**Data**

◇ ◇ ◇

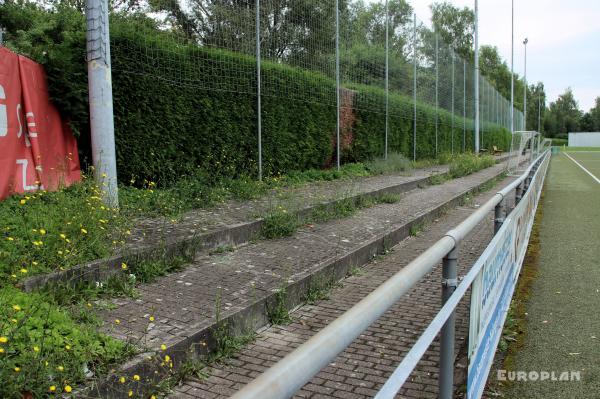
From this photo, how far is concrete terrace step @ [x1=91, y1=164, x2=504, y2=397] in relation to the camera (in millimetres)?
3398

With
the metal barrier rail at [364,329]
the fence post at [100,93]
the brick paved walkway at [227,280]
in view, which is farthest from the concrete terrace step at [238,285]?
the metal barrier rail at [364,329]

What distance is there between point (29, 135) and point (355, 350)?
14.6ft

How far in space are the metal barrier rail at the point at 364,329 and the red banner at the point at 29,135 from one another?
4.73 metres

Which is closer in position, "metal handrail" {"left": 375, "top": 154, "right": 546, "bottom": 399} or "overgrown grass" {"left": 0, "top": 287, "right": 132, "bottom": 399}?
"metal handrail" {"left": 375, "top": 154, "right": 546, "bottom": 399}

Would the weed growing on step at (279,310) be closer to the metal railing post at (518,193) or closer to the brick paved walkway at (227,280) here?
the brick paved walkway at (227,280)

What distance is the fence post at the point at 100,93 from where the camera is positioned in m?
5.80

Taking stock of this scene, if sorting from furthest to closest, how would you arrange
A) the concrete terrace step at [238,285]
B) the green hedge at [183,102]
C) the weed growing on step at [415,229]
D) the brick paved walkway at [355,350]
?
the weed growing on step at [415,229] → the green hedge at [183,102] → the concrete terrace step at [238,285] → the brick paved walkway at [355,350]

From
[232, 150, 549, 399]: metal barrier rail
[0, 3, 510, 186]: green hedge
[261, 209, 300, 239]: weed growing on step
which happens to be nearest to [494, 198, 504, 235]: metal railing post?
[232, 150, 549, 399]: metal barrier rail

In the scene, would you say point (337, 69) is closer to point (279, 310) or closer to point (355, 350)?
point (279, 310)

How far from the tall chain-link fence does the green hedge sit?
28 mm

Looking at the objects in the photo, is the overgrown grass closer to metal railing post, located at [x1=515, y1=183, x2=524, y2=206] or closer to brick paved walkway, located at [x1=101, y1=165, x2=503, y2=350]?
brick paved walkway, located at [x1=101, y1=165, x2=503, y2=350]

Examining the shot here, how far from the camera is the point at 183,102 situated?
820cm

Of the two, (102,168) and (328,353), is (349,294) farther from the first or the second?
(328,353)

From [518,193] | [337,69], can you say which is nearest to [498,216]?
[518,193]
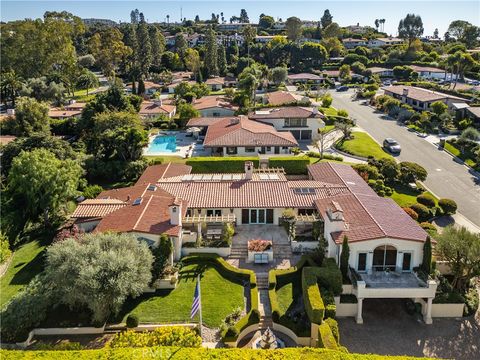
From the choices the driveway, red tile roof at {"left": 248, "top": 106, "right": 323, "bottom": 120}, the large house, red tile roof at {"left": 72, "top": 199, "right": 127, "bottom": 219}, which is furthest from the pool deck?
the driveway

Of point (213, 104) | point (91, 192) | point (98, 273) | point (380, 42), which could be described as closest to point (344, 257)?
point (98, 273)

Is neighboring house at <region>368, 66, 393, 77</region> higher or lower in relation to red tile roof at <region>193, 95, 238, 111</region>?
higher

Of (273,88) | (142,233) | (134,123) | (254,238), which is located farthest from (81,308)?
(273,88)

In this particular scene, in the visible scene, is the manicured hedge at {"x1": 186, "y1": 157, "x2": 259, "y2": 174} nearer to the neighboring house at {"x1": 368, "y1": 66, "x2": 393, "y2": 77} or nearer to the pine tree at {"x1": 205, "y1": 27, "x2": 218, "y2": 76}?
the pine tree at {"x1": 205, "y1": 27, "x2": 218, "y2": 76}

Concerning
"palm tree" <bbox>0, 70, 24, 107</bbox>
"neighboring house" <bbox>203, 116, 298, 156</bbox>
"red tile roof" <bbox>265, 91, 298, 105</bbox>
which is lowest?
"neighboring house" <bbox>203, 116, 298, 156</bbox>

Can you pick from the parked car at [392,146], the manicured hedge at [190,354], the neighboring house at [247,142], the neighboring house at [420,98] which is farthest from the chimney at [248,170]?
the neighboring house at [420,98]

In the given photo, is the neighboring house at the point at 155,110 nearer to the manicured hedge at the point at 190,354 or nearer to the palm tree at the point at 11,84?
the palm tree at the point at 11,84
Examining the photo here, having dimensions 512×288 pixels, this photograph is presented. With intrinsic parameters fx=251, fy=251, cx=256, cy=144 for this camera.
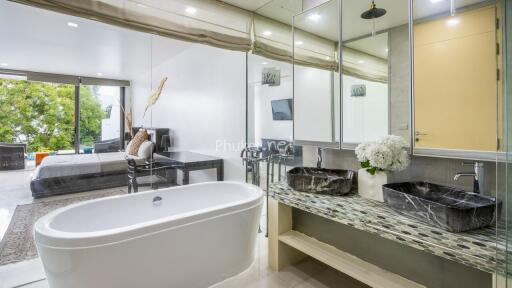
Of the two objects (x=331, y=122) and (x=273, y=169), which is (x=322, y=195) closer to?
(x=331, y=122)

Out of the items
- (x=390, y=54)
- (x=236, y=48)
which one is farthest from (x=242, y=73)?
(x=390, y=54)

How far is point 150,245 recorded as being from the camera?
1639mm

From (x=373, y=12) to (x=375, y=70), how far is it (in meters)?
0.47

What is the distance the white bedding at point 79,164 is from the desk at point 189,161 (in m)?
0.35

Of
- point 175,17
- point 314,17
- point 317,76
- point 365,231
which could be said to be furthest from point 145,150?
point 365,231

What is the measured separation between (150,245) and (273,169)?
1.74 m

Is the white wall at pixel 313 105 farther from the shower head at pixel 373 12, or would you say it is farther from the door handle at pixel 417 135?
the door handle at pixel 417 135

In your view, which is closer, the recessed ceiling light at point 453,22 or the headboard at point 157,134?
the recessed ceiling light at point 453,22

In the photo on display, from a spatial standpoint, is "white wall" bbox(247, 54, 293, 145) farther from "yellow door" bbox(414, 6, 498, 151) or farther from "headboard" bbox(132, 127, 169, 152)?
"yellow door" bbox(414, 6, 498, 151)

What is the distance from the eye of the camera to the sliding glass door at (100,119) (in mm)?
2582

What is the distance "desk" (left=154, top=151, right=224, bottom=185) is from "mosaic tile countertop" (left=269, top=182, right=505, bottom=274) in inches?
64.7

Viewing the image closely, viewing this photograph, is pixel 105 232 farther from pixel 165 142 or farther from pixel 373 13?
pixel 373 13

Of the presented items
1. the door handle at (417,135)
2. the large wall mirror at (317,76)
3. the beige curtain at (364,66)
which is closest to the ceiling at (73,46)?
the large wall mirror at (317,76)

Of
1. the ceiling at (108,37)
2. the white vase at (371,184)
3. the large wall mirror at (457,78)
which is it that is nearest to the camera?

◇ ◇ ◇

Leave the images out, please, and restate each line word for word.

**Reply to the exercise**
From this photo, how far is concrete terrace step @ [x1=91, y1=164, x2=504, y2=397] in relation to the camera (in millimetres)?
3398

With
the metal barrier rail at [364,329]
the fence post at [100,93]
the brick paved walkway at [227,280]
in view, which is farthest from the concrete terrace step at [238,285]?
the metal barrier rail at [364,329]

What distance is there between point (29, 135) and point (355, 350)?
14.6ft

How far in space are the metal barrier rail at the point at 364,329 and the red banner at the point at 29,135 from one another?
4.73 metres

Which is closer in position, "metal handrail" {"left": 375, "top": 154, "right": 546, "bottom": 399} or "overgrown grass" {"left": 0, "top": 287, "right": 132, "bottom": 399}?
"metal handrail" {"left": 375, "top": 154, "right": 546, "bottom": 399}

Would the weed growing on step at (279,310) be closer to the metal railing post at (518,193) or closer to the brick paved walkway at (227,280) here?
the brick paved walkway at (227,280)

What distance is the fence post at the point at 100,93 from where the camera is positioned in m?
5.80

Taking stock of this scene, if sorting from furthest to closest, how would you arrange
A) the concrete terrace step at [238,285]
B) the green hedge at [183,102]
C) the weed growing on step at [415,229]
D) the brick paved walkway at [355,350]
?
the weed growing on step at [415,229] → the green hedge at [183,102] → the concrete terrace step at [238,285] → the brick paved walkway at [355,350]

From
[232, 150, 549, 399]: metal barrier rail
[0, 3, 510, 186]: green hedge
[261, 209, 300, 239]: weed growing on step
which happens to be nearest to [494, 198, 504, 235]: metal railing post?
[232, 150, 549, 399]: metal barrier rail

In the scene, would you say point (337, 69) is closer to point (279, 310) or closer to point (355, 350)?
point (279, 310)

How far from the tall chain-link fence does the green hedge sit?
28 mm

Looking at the objects in the photo, is the overgrown grass closer to metal railing post, located at [x1=515, y1=183, x2=524, y2=206] or closer to brick paved walkway, located at [x1=101, y1=165, x2=503, y2=350]?
brick paved walkway, located at [x1=101, y1=165, x2=503, y2=350]

Examining the shot here, how far from the camera is the point at 183,102 situated?
820cm

Of the two, (102,168) and (328,353), is (349,294) farther from the first or the second?
(328,353)

From [518,193] | [337,69], can you say which is nearest to [498,216]?
[518,193]
From the choices the driveway, red tile roof at {"left": 248, "top": 106, "right": 323, "bottom": 120}, the large house, red tile roof at {"left": 72, "top": 199, "right": 127, "bottom": 219}, which is furthest from the pool deck?
the driveway

Of point (213, 104) | point (91, 192) | point (98, 273) | point (380, 42), which could be described as closest to point (344, 257)?
point (98, 273)

Is neighboring house at <region>368, 66, 393, 77</region> higher or lower in relation to red tile roof at <region>193, 95, 238, 111</region>?
higher

Of (273,88) | (142,233) | (134,123) | (254,238), which is located farthest from (81,308)?
(273,88)

In this particular scene, in the visible scene, is the manicured hedge at {"x1": 186, "y1": 157, "x2": 259, "y2": 174} nearer to the neighboring house at {"x1": 368, "y1": 66, "x2": 393, "y2": 77} or nearer to the pine tree at {"x1": 205, "y1": 27, "x2": 218, "y2": 76}?
the pine tree at {"x1": 205, "y1": 27, "x2": 218, "y2": 76}

Concerning
"palm tree" <bbox>0, 70, 24, 107</bbox>
"neighboring house" <bbox>203, 116, 298, 156</bbox>
"red tile roof" <bbox>265, 91, 298, 105</bbox>
which is lowest?
"neighboring house" <bbox>203, 116, 298, 156</bbox>

Can you pick from the parked car at [392,146], the manicured hedge at [190,354], the neighboring house at [247,142], the neighboring house at [420,98] which is farthest from the chimney at [248,170]?
the neighboring house at [420,98]

In the given photo, is the neighboring house at the point at 155,110 nearer to the manicured hedge at the point at 190,354 or nearer to the palm tree at the point at 11,84?
the palm tree at the point at 11,84
Examining the photo here, having dimensions 512×288 pixels, this photograph is presented. With intrinsic parameters fx=251, fy=251, cx=256, cy=144 for this camera.
Of the two objects (x=331, y=122) and (x=273, y=169), which is (x=322, y=195) closer to?
(x=331, y=122)

Out of the items
- (x=390, y=54)
- (x=236, y=48)
which one is farthest from (x=242, y=73)?
(x=390, y=54)

How far is point 150,245 recorded as being from the camera?
1639mm

From (x=373, y=12) to (x=375, y=70), how far is it (in meters)?
0.47

What is the distance the white bedding at point 79,164 is from the desk at point 189,161 (in m)?
0.35

Of
- point 175,17
- point 314,17
- point 317,76
- point 365,231
which could be said to be furthest from point 145,150?
point 365,231

What is the measured separation between (150,245) and (273,169)?
1.74 m

Is the white wall at pixel 313 105 farther from the shower head at pixel 373 12, or would you say it is farther from the door handle at pixel 417 135?
the door handle at pixel 417 135

In your view, which is closer, the recessed ceiling light at point 453,22 or the headboard at point 157,134?
the recessed ceiling light at point 453,22

In the photo on display, from a spatial standpoint, is "white wall" bbox(247, 54, 293, 145) farther from "yellow door" bbox(414, 6, 498, 151) or farther from "headboard" bbox(132, 127, 169, 152)?
"yellow door" bbox(414, 6, 498, 151)

What is the distance from the eye of the camera to the sliding glass door at (100,119) (in mm)?
2582

What is the distance "desk" (left=154, top=151, right=224, bottom=185) is from "mosaic tile countertop" (left=269, top=182, right=505, bottom=274) in inches?
64.7

Viewing the image closely, viewing this photograph, is pixel 105 232 farther from pixel 165 142 or farther from pixel 373 13?
pixel 373 13

Of the presented items
1. the door handle at (417,135)
2. the large wall mirror at (317,76)
3. the beige curtain at (364,66)
which is closest to the ceiling at (73,46)?
the large wall mirror at (317,76)

Of
1. the ceiling at (108,37)
2. the white vase at (371,184)
3. the large wall mirror at (457,78)
which is it that is nearest to the camera?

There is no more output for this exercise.